GARRIZ, TERREN, & CO., Plaintiff-Appellant, v. THE NORTH CHINA INS. CO., LTD., ET AL., Defendants-Appellants.

Chas. E. Tenny, for Plaintiff-Appellant.

Ross & Lawrence, for Defendants-Appellants.

SYLLABUS


1. FRAUD; ANSWER; SPECIAL DEFENSE; EVIDENCE. — In an action for damages caused to insured goods, the defendant insurer cannot set up the defense that the plaintiff insured acted fraudulently in including in his claim, presented after the accident, things which where not existence at the time of said accident, unless said fraud was alleged in his answer. No such allegation of fraud having been made in the answer, the evidence introduced, without objection on the part of the plaintiff, cannot be used for the purpose of showing fraud on the part of the latter, if his failure to object to said evidence was due to the fact that the same was introduced for other purposes and not that of showing fraud.

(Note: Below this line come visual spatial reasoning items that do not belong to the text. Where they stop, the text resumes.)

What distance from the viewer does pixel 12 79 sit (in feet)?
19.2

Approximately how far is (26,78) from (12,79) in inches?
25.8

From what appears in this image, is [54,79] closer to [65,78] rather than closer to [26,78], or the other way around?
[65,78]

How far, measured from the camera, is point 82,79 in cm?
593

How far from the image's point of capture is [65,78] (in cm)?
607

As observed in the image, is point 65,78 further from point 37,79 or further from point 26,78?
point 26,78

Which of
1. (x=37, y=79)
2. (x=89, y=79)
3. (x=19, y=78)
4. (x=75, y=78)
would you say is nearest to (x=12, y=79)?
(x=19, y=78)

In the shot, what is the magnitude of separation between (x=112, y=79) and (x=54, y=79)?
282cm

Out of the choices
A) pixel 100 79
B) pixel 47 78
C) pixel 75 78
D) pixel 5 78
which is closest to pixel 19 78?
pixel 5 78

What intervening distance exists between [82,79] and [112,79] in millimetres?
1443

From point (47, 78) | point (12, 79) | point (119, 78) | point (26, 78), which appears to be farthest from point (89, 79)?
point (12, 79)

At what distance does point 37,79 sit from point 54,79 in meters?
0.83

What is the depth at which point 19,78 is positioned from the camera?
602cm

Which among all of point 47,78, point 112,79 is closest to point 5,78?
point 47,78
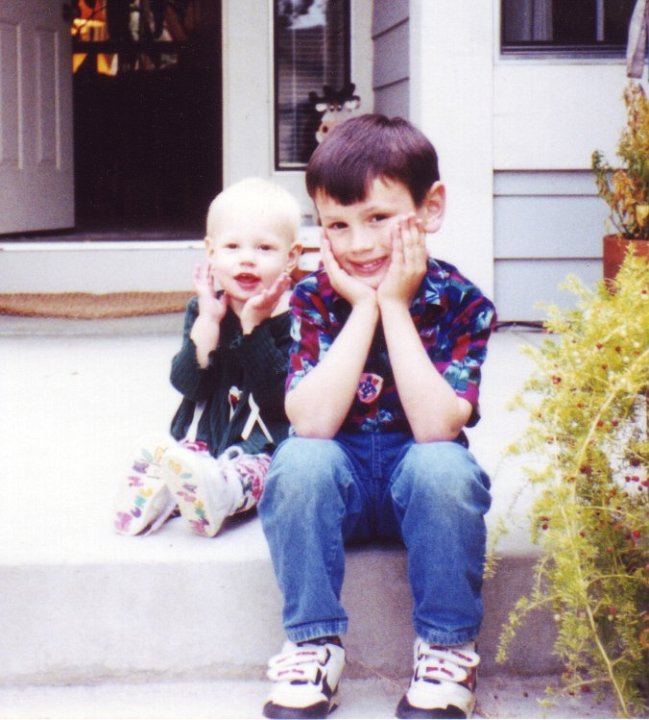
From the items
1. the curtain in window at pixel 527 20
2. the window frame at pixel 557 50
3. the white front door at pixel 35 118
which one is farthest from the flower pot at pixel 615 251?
the white front door at pixel 35 118

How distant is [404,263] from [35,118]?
4047 mm

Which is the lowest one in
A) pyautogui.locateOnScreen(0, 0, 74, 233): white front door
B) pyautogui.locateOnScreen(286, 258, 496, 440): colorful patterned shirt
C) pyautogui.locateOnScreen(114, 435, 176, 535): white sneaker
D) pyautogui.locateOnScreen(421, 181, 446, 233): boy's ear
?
pyautogui.locateOnScreen(114, 435, 176, 535): white sneaker

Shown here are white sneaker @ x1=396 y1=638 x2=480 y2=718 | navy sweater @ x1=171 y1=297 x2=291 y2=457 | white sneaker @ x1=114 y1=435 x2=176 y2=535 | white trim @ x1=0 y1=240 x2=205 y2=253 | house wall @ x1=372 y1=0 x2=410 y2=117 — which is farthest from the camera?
white trim @ x1=0 y1=240 x2=205 y2=253

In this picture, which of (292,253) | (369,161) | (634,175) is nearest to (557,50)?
(634,175)

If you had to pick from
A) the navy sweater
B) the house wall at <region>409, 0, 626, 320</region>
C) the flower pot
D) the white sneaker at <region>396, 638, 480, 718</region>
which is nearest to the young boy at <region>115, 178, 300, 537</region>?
the navy sweater

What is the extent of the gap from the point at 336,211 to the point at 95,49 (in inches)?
234

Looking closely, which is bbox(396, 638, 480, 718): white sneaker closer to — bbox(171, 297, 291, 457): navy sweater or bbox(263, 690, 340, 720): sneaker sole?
bbox(263, 690, 340, 720): sneaker sole

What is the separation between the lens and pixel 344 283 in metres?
1.71

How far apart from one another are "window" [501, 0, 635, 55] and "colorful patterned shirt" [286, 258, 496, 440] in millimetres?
2531

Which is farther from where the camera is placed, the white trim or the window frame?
the white trim

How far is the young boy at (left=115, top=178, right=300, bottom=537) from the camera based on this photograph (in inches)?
76.6

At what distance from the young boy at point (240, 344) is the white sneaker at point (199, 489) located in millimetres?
33

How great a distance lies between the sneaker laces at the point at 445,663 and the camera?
1589 millimetres

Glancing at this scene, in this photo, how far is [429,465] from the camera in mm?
1603
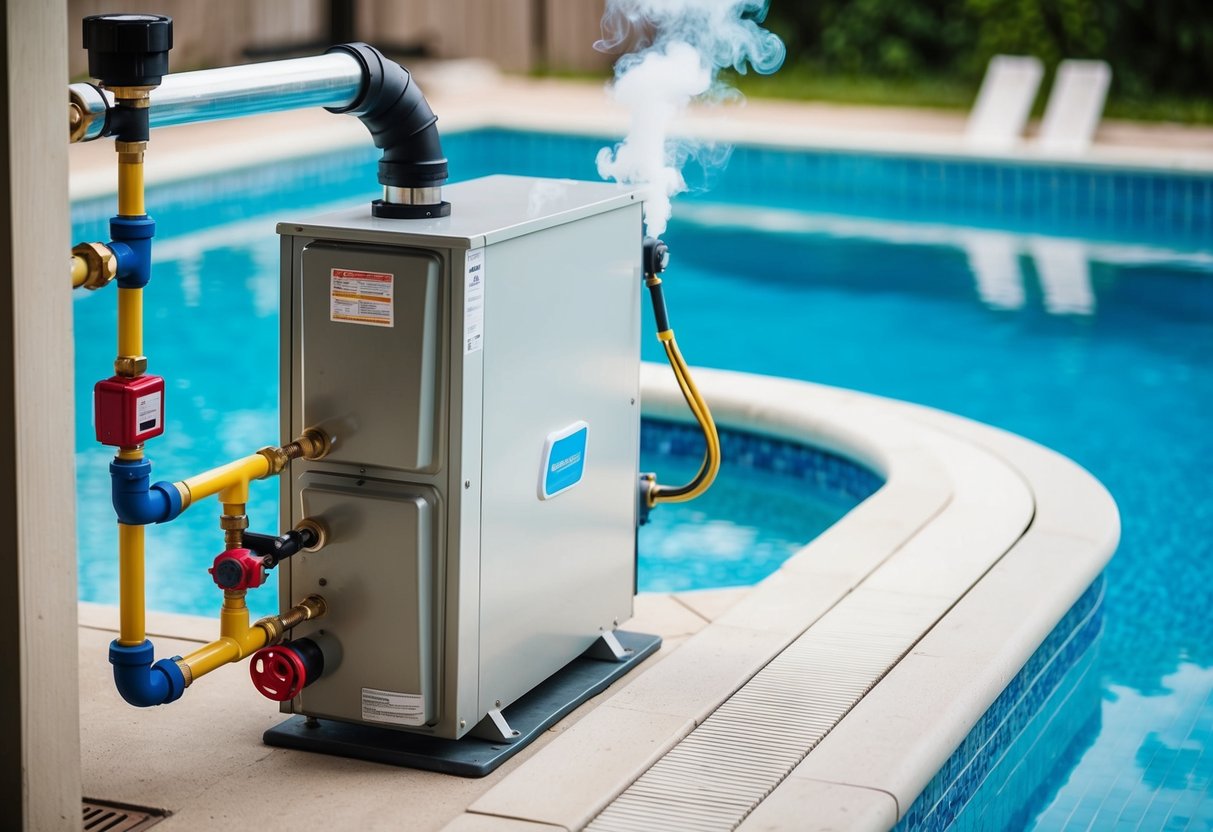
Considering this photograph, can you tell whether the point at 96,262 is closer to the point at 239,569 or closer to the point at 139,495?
the point at 139,495

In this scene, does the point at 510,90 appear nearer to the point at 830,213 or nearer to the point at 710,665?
the point at 830,213

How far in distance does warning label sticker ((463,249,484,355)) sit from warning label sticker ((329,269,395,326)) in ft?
0.38

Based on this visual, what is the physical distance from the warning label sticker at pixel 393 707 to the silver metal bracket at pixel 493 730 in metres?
0.14

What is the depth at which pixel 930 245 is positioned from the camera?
891 centimetres

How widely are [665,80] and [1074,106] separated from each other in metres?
7.87

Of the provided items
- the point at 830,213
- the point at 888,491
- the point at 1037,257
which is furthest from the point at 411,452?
the point at 830,213

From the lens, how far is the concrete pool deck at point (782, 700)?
8.55ft

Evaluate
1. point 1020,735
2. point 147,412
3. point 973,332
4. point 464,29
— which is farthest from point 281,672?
point 464,29

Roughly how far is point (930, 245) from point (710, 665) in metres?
6.05

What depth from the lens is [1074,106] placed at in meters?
10.6

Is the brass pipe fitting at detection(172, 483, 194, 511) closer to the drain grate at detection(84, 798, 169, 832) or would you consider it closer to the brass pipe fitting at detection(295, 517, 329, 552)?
the brass pipe fitting at detection(295, 517, 329, 552)

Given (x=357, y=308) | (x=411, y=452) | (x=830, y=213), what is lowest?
(x=830, y=213)

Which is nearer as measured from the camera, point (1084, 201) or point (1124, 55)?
point (1084, 201)

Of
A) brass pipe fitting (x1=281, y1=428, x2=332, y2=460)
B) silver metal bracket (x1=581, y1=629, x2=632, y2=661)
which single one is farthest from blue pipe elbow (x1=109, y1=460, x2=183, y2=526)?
silver metal bracket (x1=581, y1=629, x2=632, y2=661)
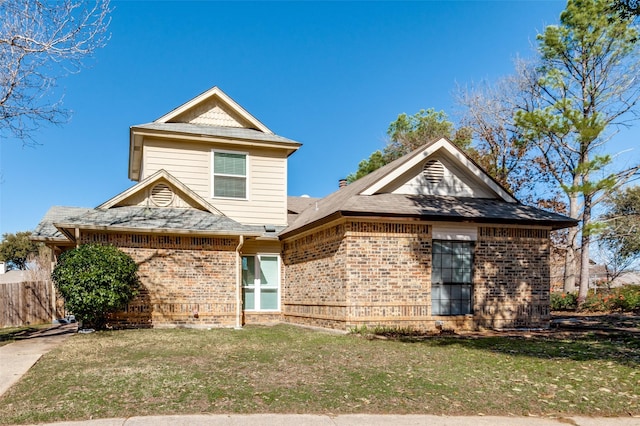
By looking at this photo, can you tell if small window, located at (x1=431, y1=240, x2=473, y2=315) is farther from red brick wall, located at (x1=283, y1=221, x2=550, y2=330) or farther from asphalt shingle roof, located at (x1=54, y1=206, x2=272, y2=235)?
asphalt shingle roof, located at (x1=54, y1=206, x2=272, y2=235)

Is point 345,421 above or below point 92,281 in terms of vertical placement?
below

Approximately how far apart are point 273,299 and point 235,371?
8.86 m

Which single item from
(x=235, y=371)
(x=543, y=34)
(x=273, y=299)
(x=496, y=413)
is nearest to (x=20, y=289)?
(x=273, y=299)

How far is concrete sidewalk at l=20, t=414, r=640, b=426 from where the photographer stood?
5211 mm

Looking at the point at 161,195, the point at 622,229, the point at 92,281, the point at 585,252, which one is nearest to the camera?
the point at 92,281

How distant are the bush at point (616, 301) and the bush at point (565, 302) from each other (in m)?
0.70

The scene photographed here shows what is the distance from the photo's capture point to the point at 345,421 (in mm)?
5398

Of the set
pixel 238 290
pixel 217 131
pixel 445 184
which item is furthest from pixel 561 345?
pixel 217 131

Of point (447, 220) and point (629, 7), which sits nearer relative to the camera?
point (629, 7)

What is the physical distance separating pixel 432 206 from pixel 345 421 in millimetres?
8838

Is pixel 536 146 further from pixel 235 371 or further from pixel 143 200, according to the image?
pixel 235 371

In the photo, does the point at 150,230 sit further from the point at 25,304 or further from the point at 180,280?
the point at 25,304

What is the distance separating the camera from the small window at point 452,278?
13.2 meters

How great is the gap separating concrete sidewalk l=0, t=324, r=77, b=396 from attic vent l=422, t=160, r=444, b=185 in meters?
10.7
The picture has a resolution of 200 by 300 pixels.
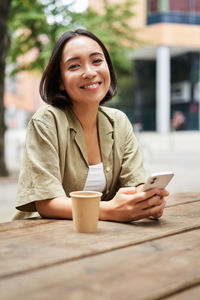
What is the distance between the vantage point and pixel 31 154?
1.97 metres

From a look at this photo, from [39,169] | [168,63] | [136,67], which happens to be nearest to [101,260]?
[39,169]

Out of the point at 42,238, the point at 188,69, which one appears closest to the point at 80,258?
the point at 42,238

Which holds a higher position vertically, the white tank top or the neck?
the neck

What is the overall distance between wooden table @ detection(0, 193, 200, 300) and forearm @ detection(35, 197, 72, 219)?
5cm

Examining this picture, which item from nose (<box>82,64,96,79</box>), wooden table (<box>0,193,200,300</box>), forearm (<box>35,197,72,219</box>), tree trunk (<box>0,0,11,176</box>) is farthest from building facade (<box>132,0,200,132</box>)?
wooden table (<box>0,193,200,300</box>)

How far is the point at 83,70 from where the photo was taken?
2141 millimetres

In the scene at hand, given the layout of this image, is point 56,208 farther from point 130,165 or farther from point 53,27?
point 53,27

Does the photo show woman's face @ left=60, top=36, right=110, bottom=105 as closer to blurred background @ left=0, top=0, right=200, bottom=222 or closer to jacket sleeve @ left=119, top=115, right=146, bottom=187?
jacket sleeve @ left=119, top=115, right=146, bottom=187

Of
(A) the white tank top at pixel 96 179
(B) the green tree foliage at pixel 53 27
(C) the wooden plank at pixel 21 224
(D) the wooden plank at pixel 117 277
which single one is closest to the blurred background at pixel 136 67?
(B) the green tree foliage at pixel 53 27

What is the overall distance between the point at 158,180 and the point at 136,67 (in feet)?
108

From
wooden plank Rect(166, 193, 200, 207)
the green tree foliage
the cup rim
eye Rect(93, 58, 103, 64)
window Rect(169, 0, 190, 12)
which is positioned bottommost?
wooden plank Rect(166, 193, 200, 207)

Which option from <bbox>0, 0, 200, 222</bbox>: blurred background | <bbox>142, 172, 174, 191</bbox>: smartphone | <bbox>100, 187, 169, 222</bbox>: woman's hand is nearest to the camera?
<bbox>142, 172, 174, 191</bbox>: smartphone

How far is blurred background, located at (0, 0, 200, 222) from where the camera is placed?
28.9 ft

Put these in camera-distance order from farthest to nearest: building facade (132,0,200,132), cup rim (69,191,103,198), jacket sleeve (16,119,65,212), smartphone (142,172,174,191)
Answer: building facade (132,0,200,132)
jacket sleeve (16,119,65,212)
smartphone (142,172,174,191)
cup rim (69,191,103,198)
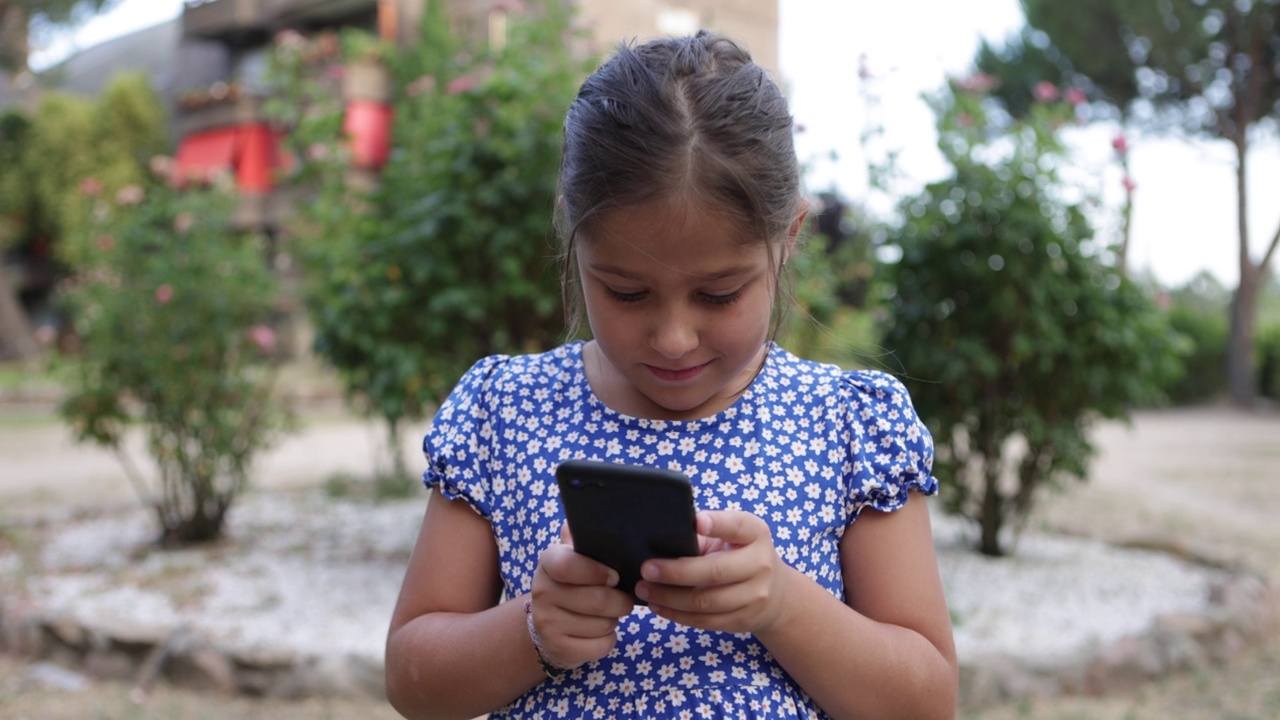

2. ID.; VALUE DAMAGED GOODS; EVIDENCE. — The valuation of said goods based on the price brought by similar goods in the sales known as baratillo (bargain sale) is not sufficient, especially when the witnesses making such valuation did not examine the damaged goods in detail but in confused lots, and without taking into consideration their materials, but their color only.


D E C I S I O N


AVANCEÑA, J.:


The North China Ins. Co., Ltd., Phoenix Assurance Co., Ltd., and Law Union & Rock Ins. Co., Ltd., defendants in these three causes, issued insurance policies in favor of the plaintiff for P20,000, P10,000, and P10,000 respectively, covering all the goods and merchandise belonging to plaintiff which were located in room No. 5, second storey, of the building situated at Nos. 12-14, Escolta, Manila. In the policy of the Law Union & Rock Ins. Co., Ltd., there was included the furniture, consisting of shelves, tables, mirrors and other household goods.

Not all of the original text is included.